*Work order 1*: From the opening paragraph of the text on hand, foot and mouth disease, list every part of the body where it says sores appear.
*Work order 2*:
Answer these questions from the text on hand, foot and mouth disease:
(a) What special type of virus causes the disease?
(b) In which part of the year do outbreaks seem to occur most often?
(c) How many days after contact with a carrier may a child develop symptoms?

*Given passage*:
§
Hand, foot and mouth disease

Medical quality assurance by Dr. Albrecht Nonnenmacher, MD at March 15, 2016
StartDiseasesHand, foot and mouth disease

Hand, foot, and mouth disease (HFMD) is caused by a virus that results in sores appearing in the mouth, on the hands, feet, and sometimes the buttocks. It usually occurs in children under age five but can appear in adults. Since it is easily spread, whole groups, such as students at a daycare or school, often come down with the disease.

Contents

Definition & Facts

HFMD is caused by a special type of virus called an enterovirus. This enterovirus is an RNA virus that occurs in the gastrointestinal tract, but it causes sores in the mouth and on body extremities.

Outbreaks of HFMD seem to occur most often in the warmer months of the year. Most children with the condition recover within a week or two and have no lasting health complications. A few cases, however, can become severe, requiring hospitalization and may even lead to death.

Symptoms & Complaints

A child who comes in contact with another child who is carrying this disease may also develop symptoms after three to six days. The first sign that a child has contracted this disease may be a fever of 101 degrees Fahrenheit to 103 degrees Fahrenheit. The child may complain of a sore throat, have a poor appetite, and generally feel unwell. At first, these symptoms may seem to be any other virus or flu. This can last for a day or two before other symptoms begin to occur.
§
*Information supplied*:

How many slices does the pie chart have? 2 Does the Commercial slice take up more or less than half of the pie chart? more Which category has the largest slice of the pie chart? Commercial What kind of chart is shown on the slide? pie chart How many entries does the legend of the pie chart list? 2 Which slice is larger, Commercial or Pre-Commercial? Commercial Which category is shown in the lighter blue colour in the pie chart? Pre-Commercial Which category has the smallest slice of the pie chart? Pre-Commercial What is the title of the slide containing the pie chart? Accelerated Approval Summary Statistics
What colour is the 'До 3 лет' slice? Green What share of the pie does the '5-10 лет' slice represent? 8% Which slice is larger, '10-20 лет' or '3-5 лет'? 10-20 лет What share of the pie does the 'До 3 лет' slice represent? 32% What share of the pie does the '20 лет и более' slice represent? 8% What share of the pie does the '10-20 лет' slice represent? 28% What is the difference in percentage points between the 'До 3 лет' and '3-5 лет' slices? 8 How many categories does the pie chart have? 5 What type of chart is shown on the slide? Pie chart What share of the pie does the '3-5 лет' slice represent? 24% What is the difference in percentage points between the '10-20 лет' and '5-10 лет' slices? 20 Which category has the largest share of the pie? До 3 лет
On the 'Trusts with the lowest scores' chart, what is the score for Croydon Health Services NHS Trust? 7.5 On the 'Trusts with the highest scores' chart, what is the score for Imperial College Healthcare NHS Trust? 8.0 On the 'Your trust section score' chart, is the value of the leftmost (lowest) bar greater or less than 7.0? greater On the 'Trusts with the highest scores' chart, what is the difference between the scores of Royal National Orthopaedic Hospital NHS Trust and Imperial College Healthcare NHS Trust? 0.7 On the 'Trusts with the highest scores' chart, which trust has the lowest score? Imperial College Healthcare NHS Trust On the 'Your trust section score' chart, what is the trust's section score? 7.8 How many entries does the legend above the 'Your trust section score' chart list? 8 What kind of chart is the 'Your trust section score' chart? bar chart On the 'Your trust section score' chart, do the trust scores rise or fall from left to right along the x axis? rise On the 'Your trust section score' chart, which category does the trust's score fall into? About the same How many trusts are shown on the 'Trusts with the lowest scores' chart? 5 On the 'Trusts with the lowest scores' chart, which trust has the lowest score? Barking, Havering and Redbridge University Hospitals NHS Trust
§
*Answer area 1*:
- Mouth
- Hands
- Feet
- Buttocks (sometimes)

*Answer area 2*:
(a) An enterovirus, which is an RNA virus.
(b) The warmer months of the year.
(c) Three to six days.